WRITTEN PROBLEM: Reproduce every item below word for word, omitting the pictures.
======== DATA LISTING
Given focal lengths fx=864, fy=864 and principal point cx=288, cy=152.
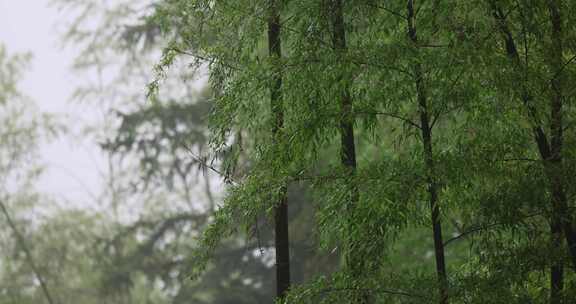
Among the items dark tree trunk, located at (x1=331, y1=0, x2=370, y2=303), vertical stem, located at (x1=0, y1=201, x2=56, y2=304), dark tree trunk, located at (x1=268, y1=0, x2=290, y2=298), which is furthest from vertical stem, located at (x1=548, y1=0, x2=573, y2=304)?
vertical stem, located at (x1=0, y1=201, x2=56, y2=304)

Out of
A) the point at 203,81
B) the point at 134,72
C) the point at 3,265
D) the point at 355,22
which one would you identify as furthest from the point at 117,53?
the point at 355,22

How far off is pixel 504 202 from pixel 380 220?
0.81m

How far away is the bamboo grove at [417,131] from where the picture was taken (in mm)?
4453

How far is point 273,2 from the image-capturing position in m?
4.99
================
RESPONSE:
Given focal lengths fx=864, fy=864 and principal point cx=288, cy=152.
Among the items dark tree trunk, located at (x1=331, y1=0, x2=370, y2=303), vertical stem, located at (x1=0, y1=201, x2=56, y2=304), dark tree trunk, located at (x1=268, y1=0, x2=290, y2=298), which is furthest from vertical stem, located at (x1=548, y1=0, x2=573, y2=304)?
vertical stem, located at (x1=0, y1=201, x2=56, y2=304)

Out of
A) the point at 203,81
B) the point at 134,72
C) the point at 3,265
D) the point at 355,22
which one would you identify as furthest from the point at 117,53?
the point at 355,22

How far off is pixel 504 202 from pixel 380 220?
0.81m

How far away is the bamboo grove at [417,131] from where the picture was taken (in mm)?
4453

How far is point 273,2 from the image-capturing position in m?
4.99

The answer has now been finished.